The boy did, nervous now, as the legend watched his moves.
A nod, which seemed to be an approving nod. That a fourteen-year-old boy would receive a compliment like this stunned the magicians in the room to silence.
"You want a lesson?"
The boy nodded, thrilled.
"Let me have the coins."
He held his open palm to offer the coins. The illusionist looked down, frowning. "Where are they?"
His hand was empty. The illusionist, laughing harshly at the boy's bewildered expression, had already dipped them; the quarters were in his own hands. The boy was astonished; he hadn't felt a thing.
"Now I'll hold this one up in the air. . . ."
The boy looked up but suddenly some instinct said, Close your fingers now! He's going to put the coins back. Embarrass him in front of a roomful of magicians. Grab his hand!
Suddenly, without looking down, the illusionist froze and whispered, "Are you sure you want to do it?"
The boy blinked in surprise. "I--"
"Think twice." A glance down at the boy's hand.
Young Houdini looked at his palm, which was tensed to catch the great illusionist's. He saw to his shock that the man had placed something there, but not the coins: five double-sided razor blades. If he'd closed his fingers as he'd planned, Young Houdini would've needed a dozen stitches.
"Let me see your hands," he said, taking the blades out of them and vanishing them instantly.
Young Houdini held his palms up and the man touched them, stroked them with his thumbs. It felt to the boy that there was an electric current running between them.
"You've got the hands to be great," he whispered for the boy alone to hear. "You've got the drive and I know you've got the cruelty. . . . But you don't have the vision. Not yet." A blade appeared again and the man used it to slice through a piece of paper, which began to bleed. He crumpled the paper a
nd then opened it up. There was no slash and no blood. He handed it to the boy, who noticed that on the inside was an address, written in red ink.

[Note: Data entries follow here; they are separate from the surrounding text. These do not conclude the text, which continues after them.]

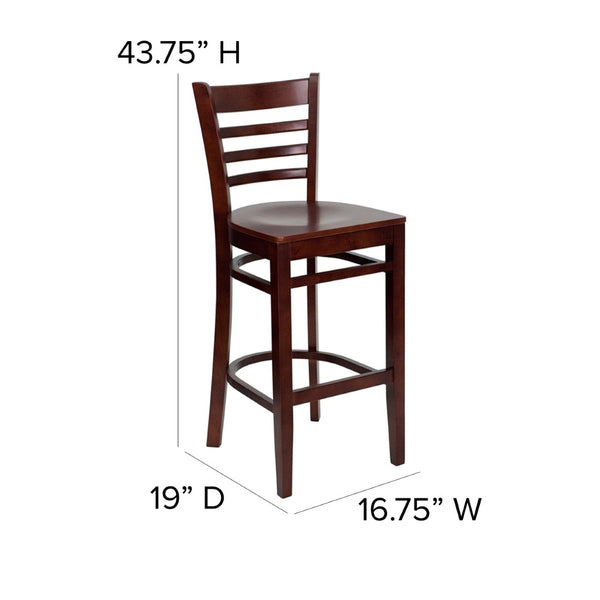 English Elm HERCULES Series Ladder Back Barstool - Elegant Cherry Wood Design with Comfortable Padded Seat Mahogany Wood Seat/Mahogany Wood Frame XU-DGW0005BARLAD-MAH-GG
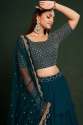 TEAL BLUE GEORGETTE EMBROIDERY WORK LEHENGA CHOLI thumb 3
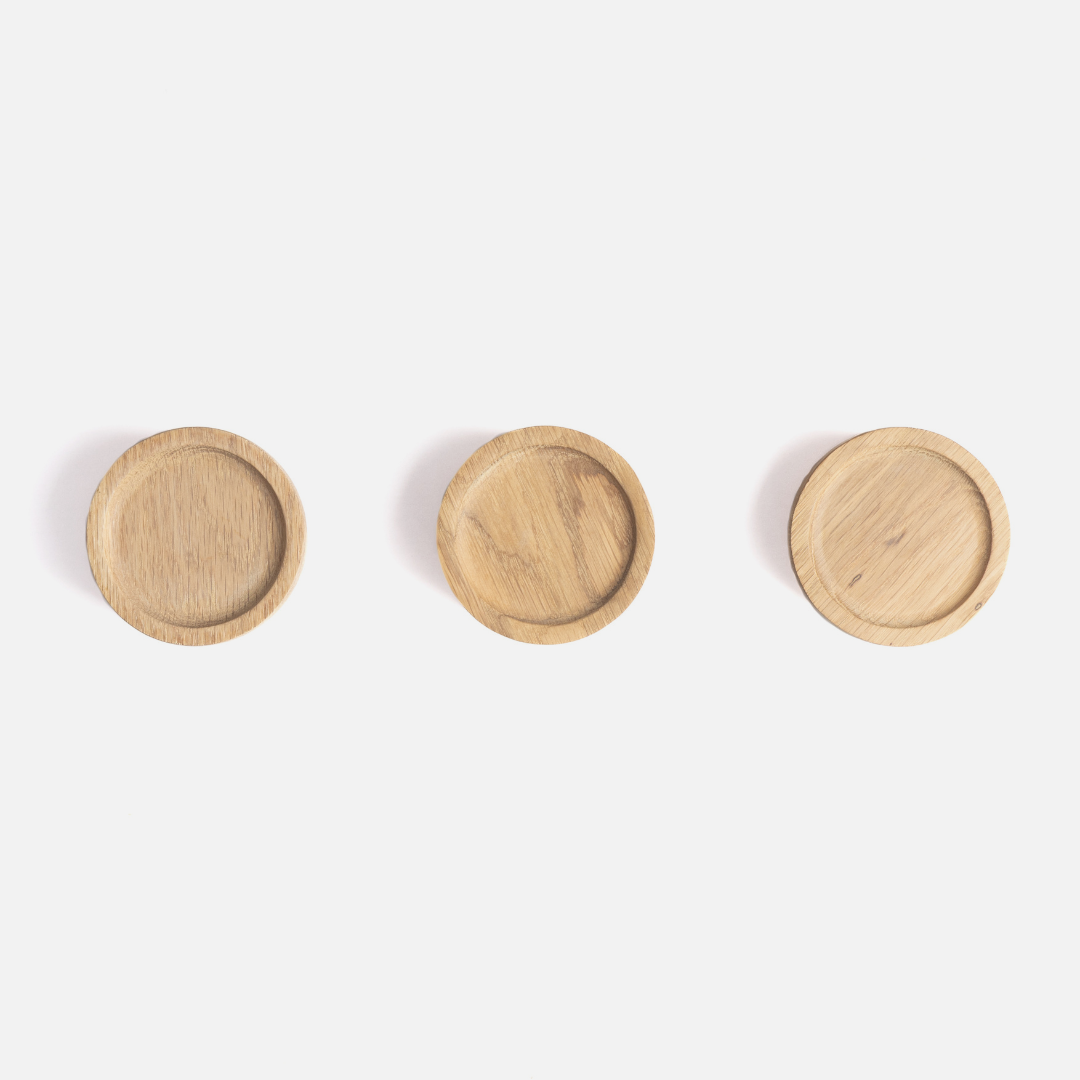 Trio Oak Wall Hooks - Natural
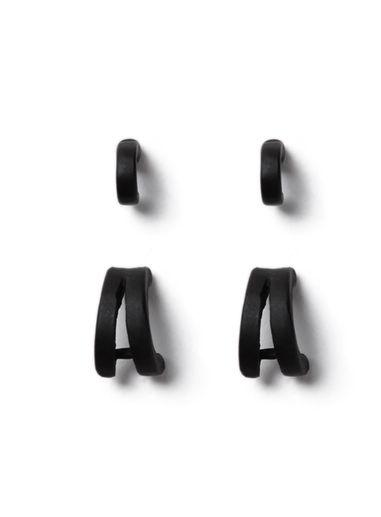 Topman Mens Matte Black Hoop Earrings 2 Pack*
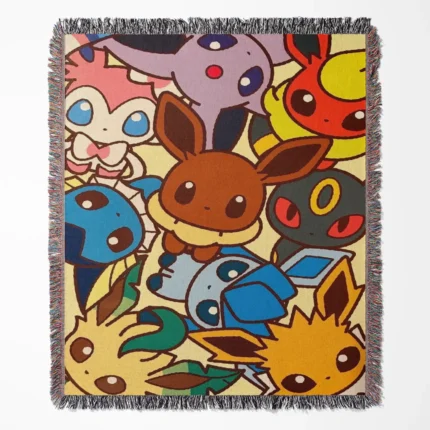 Eevee woven tapestry throw blanket, stylish wall art and cozy room decor, perfect for adding a touch of Pokémon charm to your home.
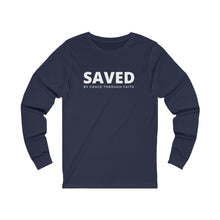 Load image into Gallery viewer, "Saved by Grace through Faith" Long Sleeve Tee - Dark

As the small audience of onlookers cheered and clapped with genuine admiration, or jealousy, the illusionist whispered, "Come see me," leaning forward, his lips brushing Young Houdini's ear. "You have a lot to learn. And I have a lot to teach."
The boy kept the illusionist's address but he couldn't work up the courage to go see him. Then, at his fifteenth birthday party, his mother changed the course of his life forever by flying into a tirade and flinging a platter of fettuccine at her husband over some recently received intelligence about the notorious Mrs. Loam. Bottles flew, collectibles shattered, police arrived.

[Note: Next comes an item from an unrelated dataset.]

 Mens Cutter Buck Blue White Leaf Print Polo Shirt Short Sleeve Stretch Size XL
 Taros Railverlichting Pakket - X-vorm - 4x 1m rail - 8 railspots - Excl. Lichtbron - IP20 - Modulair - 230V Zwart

The boy decided he'd had enough. The next day he went to visit the illusionist, who agreed to be his mentor. The timing was perfect. In two days the man was starting an extensive tour of the United States. He needed an assistant. Young Houdini cleaned out his secret bank account and did just what his namesake had done: he ran away from home to work as a magician. There was one major difference between them, however; unlike Harry Houdini, who'd left home only to make money to help his impoverished family and who was soon reunited with them, young Malerick would never see any member of his again.
"Hey, how you doing?"
The woman's husky voice woke him out of these durable memories as he sat at the bar of the Upper West Side tavern. A regular here, he guessed. Fiftyish trying unsuccessfully for the illusion of ten years younger, she'd picked this hunting ground based largely on the dim lighting. She scooted onto a stool next to his and was leaning forward, flying a flag of cleavage.
"Sorry?"
"Just asked how you're doing. Don't think I've seen you in here."

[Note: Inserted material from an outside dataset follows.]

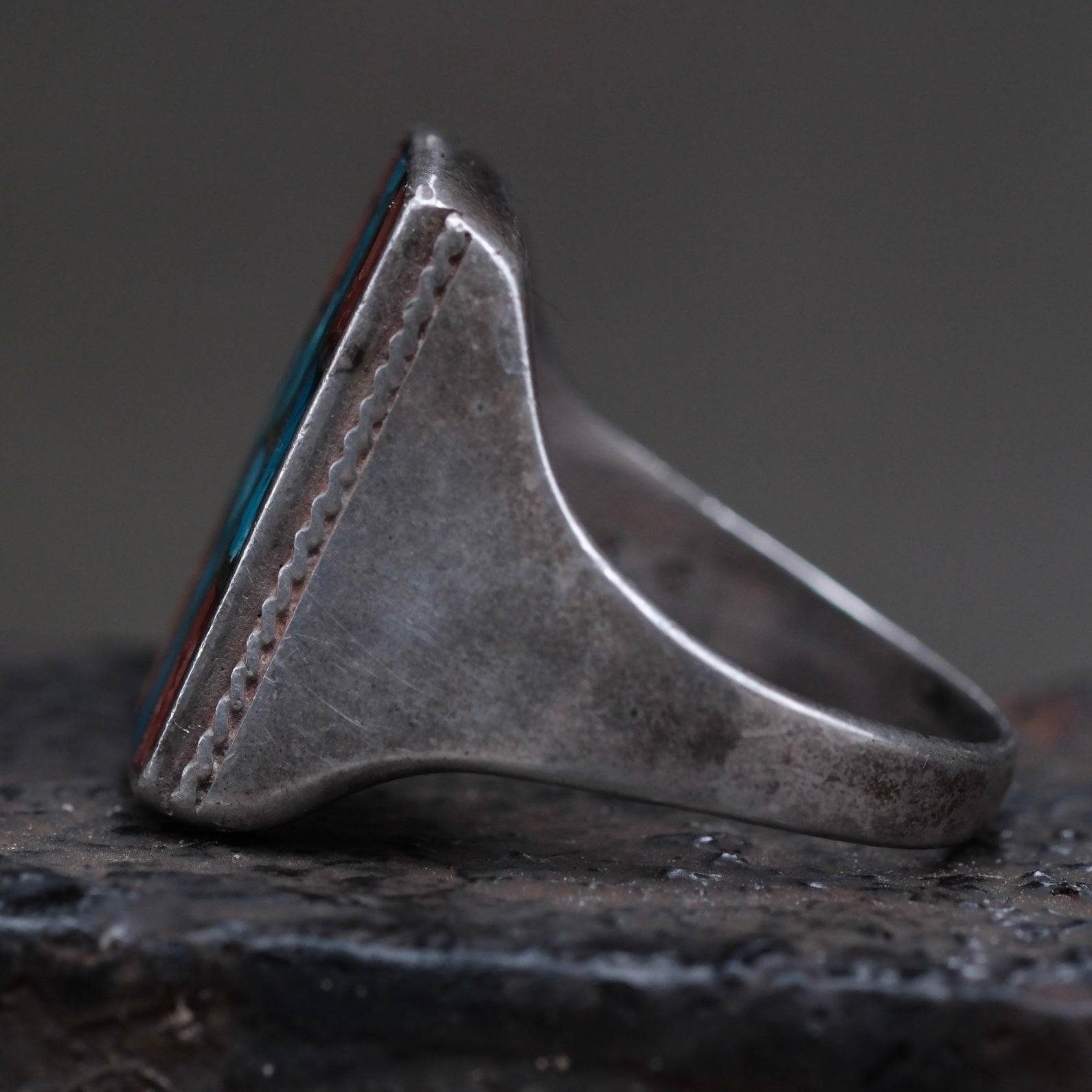Vintage Sterling turquoise and Coral Inlay Ring 9.75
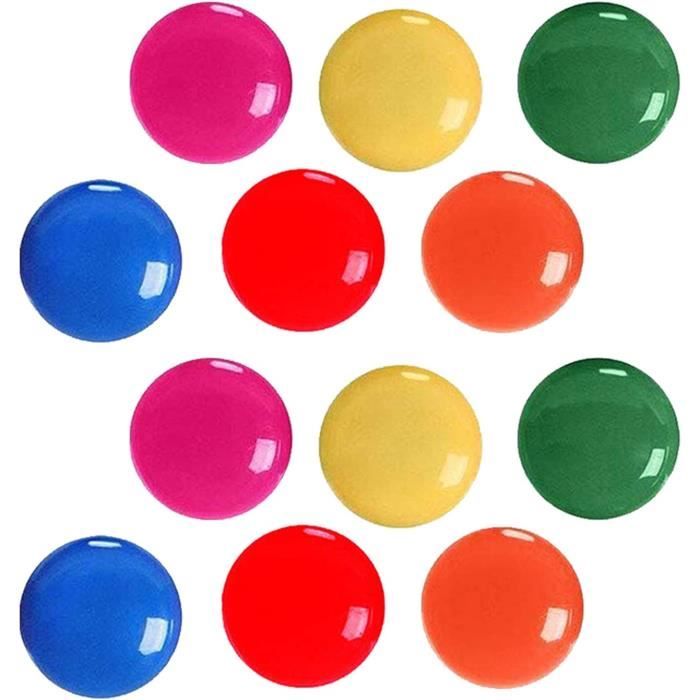 Lot de 12 aimants de bureau ronds colorés pour tableau d'affichage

"Just in town for a day or two."
"Ah," she said drunkenly. "Say, I need a light." Conveying the irritating impression that he should consider it a privilege to light her cigarette.
"Oh, sure," he said.
He clicked a lighter and held it up. This flame flickered madly, he observed, as she wrapped her red, bony fingers around his to guide the lighter to her lips.
"Thanks." She shot a narrow stream of smoke toward the ceiling. When she looked back Malerick had paid the bill and was pushing away from the bar.
She frowned.
"I have to go." He smiled and said, "Oh, here, you can keep that."